EXTRACTED TEXT:
· · · ·

Review of the book Domestic Contradictions: Race and Gendered Citizenship from Reconstruction to Welfare Reform, by Priya Kandaswamy.

Priya Kandaswamy’s book Domestic Contradictions makes an important contribution to both intersectional thought and feminist analyses of the American welfare system. By juxtaposing the current welfare system to the work of the Bureau of Refugees, Freedmen and Abandoned Lands in the first six years after the Civil War, the author compellingly argues that today’s welfare system reforms aim at producing a class of lower wage workers whose identities mirror the racial discriminatory ideological presuppositions that have persisted since the Reconstruction Era. These enduring presuppositions themselves contribute to motivating those welfare reforms. According to Kandaswamy, in the aftermath of the Civil War the Freedman’s Bureau was nominally instituted to assist freedpeople in becoming citizens by helping the transition from slavery to freedom, from being considered property to having citizenship, but reading the documents of the Bureau’s archive in a different light allows one to account for the persistence of poverty and the failure of freedpeople to fully embody idealised heteropatriarchal roles.1 The author’s extensive archival research supports her hypothesis that the Freedman Bureau’s officers were rather concerned with assuaging the anxieties that emancipation occasioned in the dominant, predominantly white part of society. Kandaswamy shows that the way in which citizenship and personhood were extended through labour and marriage contracts represents a direct response to such anxieties and constitutes an attempt to suppress alternative forms of embodying freedom.

· · · ·

ROWS:
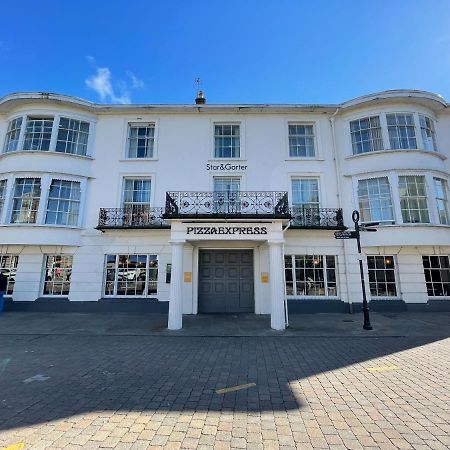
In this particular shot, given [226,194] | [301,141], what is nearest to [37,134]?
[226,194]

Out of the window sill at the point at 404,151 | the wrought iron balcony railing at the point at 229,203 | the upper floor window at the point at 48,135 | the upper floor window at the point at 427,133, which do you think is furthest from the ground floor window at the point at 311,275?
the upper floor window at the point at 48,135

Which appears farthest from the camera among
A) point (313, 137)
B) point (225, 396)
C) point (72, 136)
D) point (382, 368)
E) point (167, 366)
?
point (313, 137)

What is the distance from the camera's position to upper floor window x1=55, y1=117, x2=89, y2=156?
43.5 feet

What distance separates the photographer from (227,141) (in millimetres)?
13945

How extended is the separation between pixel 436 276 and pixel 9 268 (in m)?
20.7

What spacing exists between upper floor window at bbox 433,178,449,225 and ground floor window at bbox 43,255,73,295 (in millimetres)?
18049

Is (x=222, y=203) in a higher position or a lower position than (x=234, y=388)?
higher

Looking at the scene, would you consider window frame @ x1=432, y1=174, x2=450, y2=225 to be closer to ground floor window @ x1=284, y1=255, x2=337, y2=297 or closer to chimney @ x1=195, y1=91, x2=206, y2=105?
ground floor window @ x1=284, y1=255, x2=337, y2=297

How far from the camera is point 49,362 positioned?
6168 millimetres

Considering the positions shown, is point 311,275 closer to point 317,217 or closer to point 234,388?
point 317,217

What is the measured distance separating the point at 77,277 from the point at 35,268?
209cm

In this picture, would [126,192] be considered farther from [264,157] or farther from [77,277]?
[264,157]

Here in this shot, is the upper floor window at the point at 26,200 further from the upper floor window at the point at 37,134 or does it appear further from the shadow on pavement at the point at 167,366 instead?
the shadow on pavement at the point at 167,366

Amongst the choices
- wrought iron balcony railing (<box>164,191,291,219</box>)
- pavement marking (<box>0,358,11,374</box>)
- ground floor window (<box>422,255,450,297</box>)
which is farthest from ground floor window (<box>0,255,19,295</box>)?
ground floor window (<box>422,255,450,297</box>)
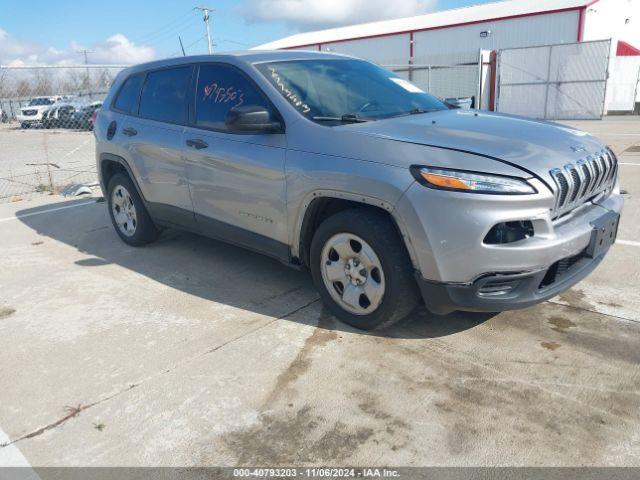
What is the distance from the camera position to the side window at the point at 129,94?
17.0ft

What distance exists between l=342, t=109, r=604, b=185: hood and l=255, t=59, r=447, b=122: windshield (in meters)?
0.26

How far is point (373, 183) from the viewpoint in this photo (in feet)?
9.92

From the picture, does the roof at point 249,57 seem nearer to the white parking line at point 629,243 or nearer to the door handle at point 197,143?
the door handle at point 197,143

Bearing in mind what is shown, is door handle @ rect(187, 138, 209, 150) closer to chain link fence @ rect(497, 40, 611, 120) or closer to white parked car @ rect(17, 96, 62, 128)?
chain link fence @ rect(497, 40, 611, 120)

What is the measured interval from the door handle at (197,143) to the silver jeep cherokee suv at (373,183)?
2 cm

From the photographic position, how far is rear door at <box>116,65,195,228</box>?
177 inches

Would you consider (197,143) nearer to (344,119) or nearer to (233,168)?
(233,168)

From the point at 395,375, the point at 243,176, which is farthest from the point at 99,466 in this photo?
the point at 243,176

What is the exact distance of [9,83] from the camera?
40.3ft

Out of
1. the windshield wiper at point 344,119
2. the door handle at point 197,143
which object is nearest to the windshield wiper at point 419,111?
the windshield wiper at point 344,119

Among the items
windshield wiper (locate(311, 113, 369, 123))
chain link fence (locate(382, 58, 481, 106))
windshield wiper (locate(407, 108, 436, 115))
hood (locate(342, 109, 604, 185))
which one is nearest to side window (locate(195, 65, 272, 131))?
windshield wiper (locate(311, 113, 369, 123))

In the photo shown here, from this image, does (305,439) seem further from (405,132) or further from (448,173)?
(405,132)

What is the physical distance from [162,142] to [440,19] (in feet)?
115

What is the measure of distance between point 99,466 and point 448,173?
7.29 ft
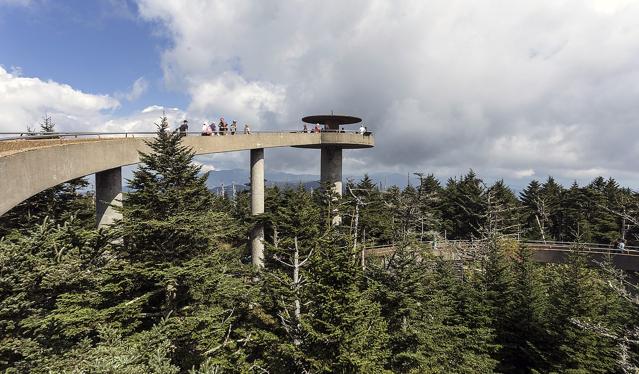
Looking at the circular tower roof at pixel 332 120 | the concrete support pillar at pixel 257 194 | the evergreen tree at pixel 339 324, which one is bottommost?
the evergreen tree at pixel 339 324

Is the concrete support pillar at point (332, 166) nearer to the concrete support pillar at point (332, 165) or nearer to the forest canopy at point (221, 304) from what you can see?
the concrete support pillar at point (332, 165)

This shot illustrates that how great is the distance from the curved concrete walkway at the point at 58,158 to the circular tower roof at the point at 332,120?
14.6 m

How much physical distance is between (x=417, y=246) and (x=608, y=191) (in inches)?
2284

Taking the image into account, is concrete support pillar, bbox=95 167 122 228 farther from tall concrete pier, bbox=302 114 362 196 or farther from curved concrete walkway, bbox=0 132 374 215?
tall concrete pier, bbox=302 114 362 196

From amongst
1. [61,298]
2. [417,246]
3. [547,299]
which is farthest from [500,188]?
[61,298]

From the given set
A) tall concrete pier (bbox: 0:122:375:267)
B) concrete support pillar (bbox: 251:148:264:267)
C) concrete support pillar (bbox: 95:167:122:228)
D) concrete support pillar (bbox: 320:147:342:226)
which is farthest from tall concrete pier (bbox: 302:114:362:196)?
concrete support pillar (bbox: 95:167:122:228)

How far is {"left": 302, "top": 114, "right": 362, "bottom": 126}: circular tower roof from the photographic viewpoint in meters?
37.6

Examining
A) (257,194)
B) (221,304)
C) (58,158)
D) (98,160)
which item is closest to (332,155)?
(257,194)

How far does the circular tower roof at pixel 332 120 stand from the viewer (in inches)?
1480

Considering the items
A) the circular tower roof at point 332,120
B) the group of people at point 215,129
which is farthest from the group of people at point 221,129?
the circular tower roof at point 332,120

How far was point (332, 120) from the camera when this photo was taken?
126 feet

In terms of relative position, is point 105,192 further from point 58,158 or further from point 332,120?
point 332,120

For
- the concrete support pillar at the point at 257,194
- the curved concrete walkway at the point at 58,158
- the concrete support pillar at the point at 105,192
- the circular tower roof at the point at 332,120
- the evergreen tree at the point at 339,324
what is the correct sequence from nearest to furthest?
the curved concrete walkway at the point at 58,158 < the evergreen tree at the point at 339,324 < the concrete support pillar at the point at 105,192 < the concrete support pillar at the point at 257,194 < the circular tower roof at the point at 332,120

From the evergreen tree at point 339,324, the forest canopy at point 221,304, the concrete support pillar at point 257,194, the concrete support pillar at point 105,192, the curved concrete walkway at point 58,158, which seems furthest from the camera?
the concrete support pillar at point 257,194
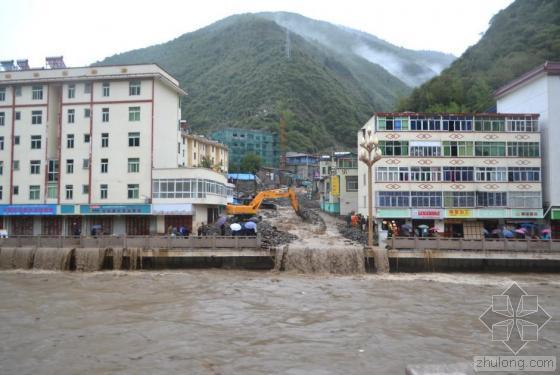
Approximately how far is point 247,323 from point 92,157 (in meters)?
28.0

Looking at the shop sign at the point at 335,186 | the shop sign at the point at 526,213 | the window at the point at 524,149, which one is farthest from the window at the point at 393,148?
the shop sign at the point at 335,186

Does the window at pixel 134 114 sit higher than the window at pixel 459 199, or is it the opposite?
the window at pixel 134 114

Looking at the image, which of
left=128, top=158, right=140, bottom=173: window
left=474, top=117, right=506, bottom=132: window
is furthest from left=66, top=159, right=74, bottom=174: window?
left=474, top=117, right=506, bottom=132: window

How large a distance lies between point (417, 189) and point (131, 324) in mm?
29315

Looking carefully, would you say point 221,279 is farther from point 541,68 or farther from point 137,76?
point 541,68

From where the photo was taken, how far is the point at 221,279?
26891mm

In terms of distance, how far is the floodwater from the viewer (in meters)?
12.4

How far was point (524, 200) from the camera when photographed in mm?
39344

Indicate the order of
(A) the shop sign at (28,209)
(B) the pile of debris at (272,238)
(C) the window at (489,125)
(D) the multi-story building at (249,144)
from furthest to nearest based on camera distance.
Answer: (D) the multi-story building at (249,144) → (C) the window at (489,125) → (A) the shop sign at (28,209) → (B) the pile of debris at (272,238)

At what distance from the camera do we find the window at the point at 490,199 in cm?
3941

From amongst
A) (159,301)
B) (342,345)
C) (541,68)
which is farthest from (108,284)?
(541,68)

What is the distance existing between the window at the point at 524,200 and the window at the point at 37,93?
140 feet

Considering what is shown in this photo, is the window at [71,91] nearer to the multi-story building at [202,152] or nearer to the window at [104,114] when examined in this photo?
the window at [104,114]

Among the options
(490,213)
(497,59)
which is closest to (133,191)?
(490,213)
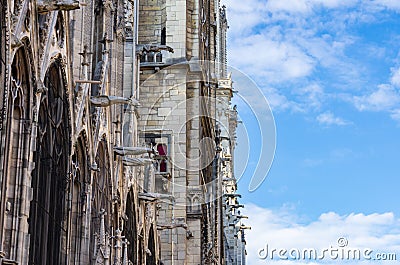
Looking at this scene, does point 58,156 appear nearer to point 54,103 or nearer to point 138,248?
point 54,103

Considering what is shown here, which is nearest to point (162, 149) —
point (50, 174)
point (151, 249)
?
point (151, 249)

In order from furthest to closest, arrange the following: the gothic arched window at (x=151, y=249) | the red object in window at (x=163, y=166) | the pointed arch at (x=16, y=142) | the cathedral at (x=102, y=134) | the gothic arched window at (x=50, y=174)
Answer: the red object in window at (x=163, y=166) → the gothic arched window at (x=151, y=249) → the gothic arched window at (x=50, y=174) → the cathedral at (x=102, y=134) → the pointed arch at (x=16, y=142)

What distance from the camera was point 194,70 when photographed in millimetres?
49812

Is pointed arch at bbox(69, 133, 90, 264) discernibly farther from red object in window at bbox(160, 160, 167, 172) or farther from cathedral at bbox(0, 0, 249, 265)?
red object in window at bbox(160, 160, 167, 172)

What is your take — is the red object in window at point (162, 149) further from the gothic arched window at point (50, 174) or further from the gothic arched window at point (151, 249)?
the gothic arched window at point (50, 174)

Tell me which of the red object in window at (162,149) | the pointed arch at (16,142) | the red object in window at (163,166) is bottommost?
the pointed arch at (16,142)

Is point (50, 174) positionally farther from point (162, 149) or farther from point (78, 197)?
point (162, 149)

· · · ·

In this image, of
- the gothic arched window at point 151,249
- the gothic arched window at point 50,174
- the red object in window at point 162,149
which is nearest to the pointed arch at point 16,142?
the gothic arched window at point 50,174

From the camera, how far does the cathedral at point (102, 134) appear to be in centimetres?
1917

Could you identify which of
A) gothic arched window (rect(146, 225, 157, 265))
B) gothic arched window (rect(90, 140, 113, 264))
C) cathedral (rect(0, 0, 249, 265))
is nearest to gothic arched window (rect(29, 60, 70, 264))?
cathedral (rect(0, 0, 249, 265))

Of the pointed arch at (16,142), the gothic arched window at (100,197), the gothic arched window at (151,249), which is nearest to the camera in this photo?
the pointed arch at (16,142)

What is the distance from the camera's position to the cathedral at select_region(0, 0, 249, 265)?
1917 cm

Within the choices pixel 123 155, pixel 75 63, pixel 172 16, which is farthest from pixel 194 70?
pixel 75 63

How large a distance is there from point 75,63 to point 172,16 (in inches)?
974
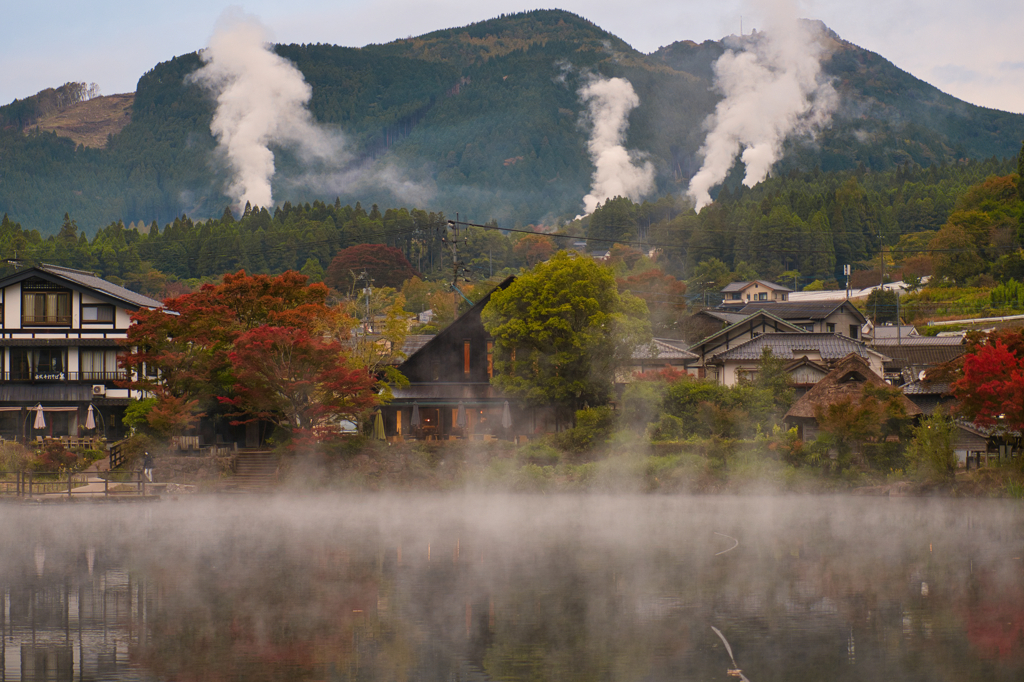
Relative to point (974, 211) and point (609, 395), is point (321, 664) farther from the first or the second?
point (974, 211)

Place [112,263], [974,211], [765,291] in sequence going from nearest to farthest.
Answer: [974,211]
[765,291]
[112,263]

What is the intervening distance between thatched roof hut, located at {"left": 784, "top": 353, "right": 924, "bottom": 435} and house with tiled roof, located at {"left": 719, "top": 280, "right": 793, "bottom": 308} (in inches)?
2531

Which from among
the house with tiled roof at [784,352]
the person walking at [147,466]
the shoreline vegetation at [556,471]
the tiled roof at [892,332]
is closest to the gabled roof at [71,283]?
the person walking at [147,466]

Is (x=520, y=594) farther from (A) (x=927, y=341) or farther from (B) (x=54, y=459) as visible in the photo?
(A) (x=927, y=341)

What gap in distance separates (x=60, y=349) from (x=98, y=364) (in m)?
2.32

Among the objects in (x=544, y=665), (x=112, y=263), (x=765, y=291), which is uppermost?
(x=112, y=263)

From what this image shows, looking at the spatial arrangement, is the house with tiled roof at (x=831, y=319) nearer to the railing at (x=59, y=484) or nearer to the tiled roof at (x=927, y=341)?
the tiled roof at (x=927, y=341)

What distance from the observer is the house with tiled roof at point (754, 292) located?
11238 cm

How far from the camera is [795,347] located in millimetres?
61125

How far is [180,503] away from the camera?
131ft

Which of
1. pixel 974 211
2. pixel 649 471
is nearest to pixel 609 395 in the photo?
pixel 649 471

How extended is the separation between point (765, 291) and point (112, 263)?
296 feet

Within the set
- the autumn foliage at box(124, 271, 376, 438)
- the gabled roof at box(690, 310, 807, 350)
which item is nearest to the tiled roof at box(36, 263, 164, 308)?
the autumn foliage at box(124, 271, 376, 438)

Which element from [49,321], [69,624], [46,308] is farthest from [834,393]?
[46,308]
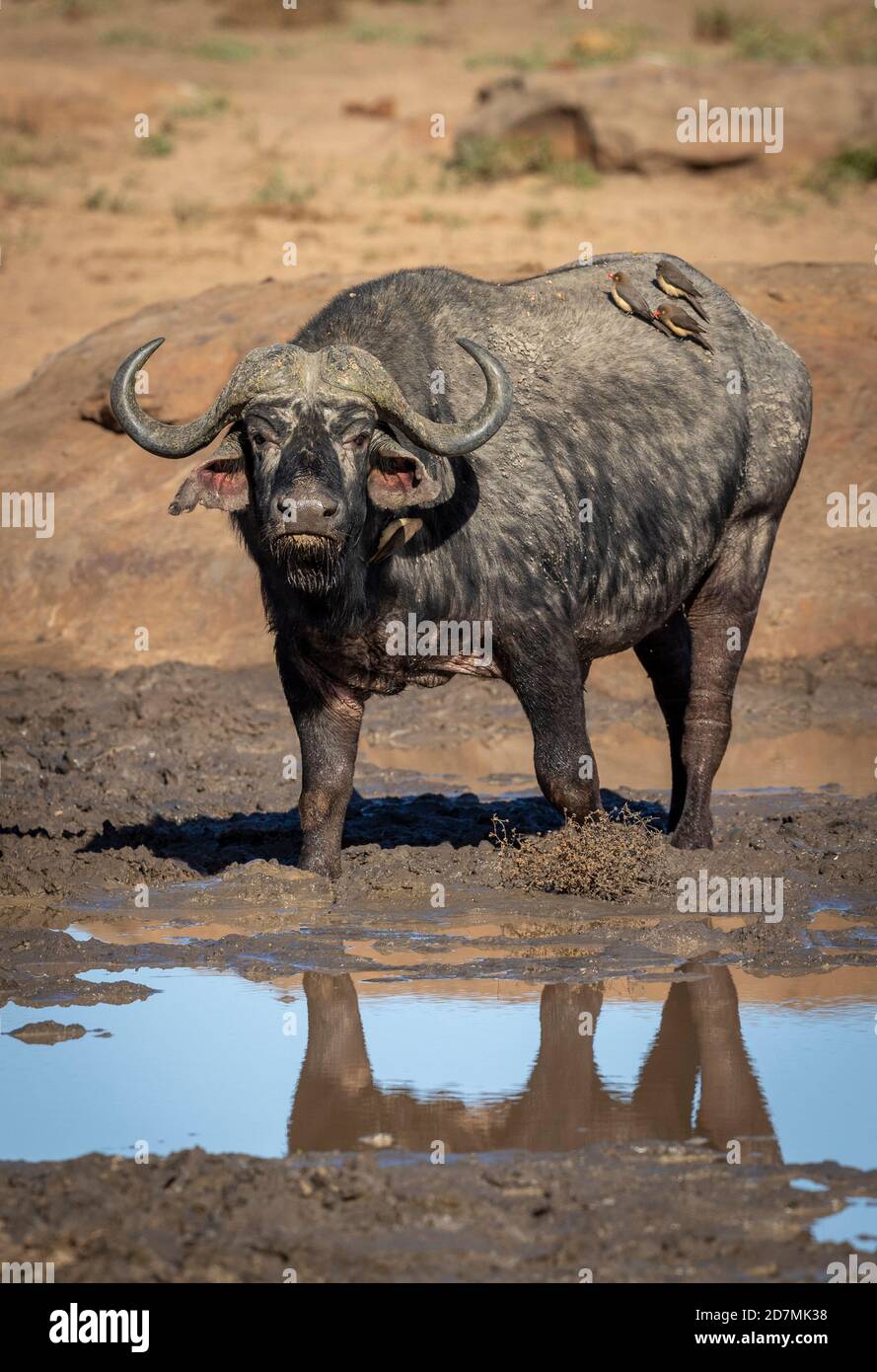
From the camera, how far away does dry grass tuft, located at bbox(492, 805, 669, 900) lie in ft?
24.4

· · · ·

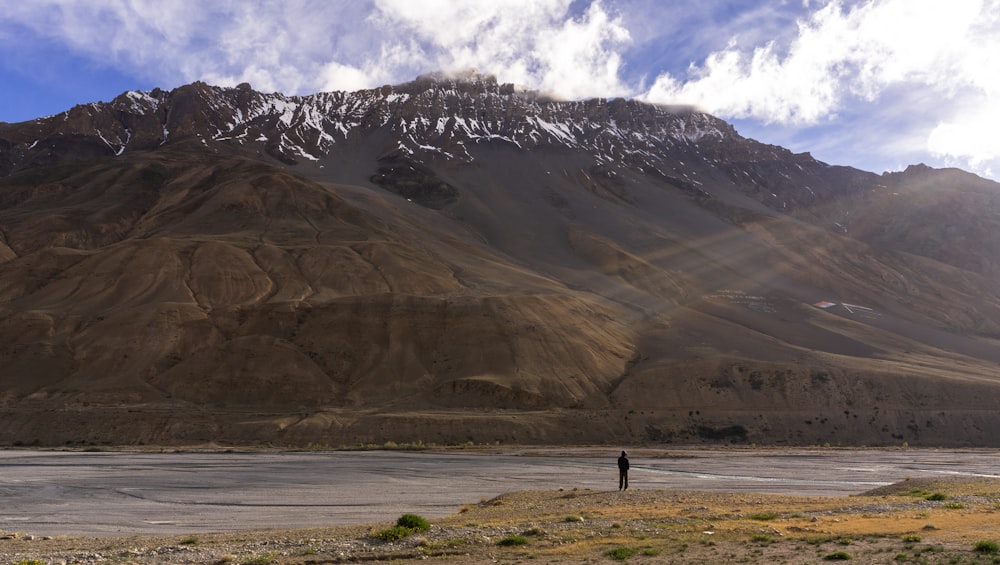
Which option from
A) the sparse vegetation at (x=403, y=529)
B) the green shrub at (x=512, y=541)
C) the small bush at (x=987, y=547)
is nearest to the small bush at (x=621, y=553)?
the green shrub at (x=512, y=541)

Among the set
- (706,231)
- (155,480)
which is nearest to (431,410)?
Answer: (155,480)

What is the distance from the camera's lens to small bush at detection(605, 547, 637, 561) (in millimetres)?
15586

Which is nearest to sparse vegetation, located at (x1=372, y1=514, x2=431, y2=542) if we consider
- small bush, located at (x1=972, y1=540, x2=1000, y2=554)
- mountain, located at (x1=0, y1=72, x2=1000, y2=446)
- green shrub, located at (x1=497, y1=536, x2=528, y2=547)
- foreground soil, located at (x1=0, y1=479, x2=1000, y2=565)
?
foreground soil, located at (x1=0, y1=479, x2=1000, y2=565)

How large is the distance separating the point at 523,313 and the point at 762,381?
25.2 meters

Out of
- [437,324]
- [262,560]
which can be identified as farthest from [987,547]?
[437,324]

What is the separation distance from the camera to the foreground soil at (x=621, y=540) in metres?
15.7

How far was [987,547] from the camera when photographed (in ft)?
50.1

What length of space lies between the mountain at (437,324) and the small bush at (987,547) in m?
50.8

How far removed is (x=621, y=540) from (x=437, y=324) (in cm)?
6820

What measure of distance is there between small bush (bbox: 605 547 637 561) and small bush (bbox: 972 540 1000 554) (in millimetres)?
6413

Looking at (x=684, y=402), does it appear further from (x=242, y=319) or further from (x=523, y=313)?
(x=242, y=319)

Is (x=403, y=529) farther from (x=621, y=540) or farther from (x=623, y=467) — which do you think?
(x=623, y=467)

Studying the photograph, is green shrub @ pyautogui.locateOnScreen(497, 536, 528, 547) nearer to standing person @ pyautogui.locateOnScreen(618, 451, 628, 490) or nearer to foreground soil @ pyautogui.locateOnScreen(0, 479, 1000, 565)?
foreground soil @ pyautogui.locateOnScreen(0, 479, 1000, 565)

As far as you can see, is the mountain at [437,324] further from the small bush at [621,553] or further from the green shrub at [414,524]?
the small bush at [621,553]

· · · ·

JOB 1:
Answer these questions on the review of Domestic Contradictions:
(a) What does the book set the current welfare system against?
(b) According to the author's archival research, what were the Freedman Bureau's officers rather concerned with?
(c) Through which two kinds of contracts were citizenship and personhood extended?
JOB 2: Could you write the next part of the review of Domestic Contradictions, picking up after its final sentence?
The entries have no part in this.

WRITTEN REPLY 1:
(a) The work of the Bureau of Refugees, Freedmen and Abandoned Lands in the first six years after the Civil War.
(b) Assuaging the anxieties that emancipation occasioned in the dominant, predominantly white part of society.
(c) Labour and marriage contracts.

WRITTEN REPLY 2:
While the archival work and the historical depth of Kandaswamy’s text bring to light important aspects of the Reconstruction Era—from the process of naming and recording the identities of black people to the idiosyncratic ideas about freedom the Bureau’s officials tried to impose on freedmen and freedwomen—Domestic Contradiction is neither comprised of a historical investigation nor of a linear chronological narration from the Reconstruction Era to today’s welfare reforms. On the contrary, building on the idea of ‘palimpsest’ as articulated by M. Jacqui Alexander in her recent book Pedagogies of Crossing, Kandaswamy frees her work from the idea of historical progression and instead shows the persistence of past ideas, fears, and anxieties in recent welfare reforms. The metaphor that the concept of palimpsest offers—that of a text that has been only imperfectly erased and which confuses the words of the present—allows us to see in the narration of the past confusing, indistinct, and disorganising forces still at work in the present rather than chronologically distinct events which may be identified as explanatory causes for present problems. It allows us to see, in the conflation of heteronormative ideals with the injunction to work to become a deserving citizen, the determination to maintain and secure a labour force that can be exploited as much as needed in the interests of those that perceive themselves as deserving citizens.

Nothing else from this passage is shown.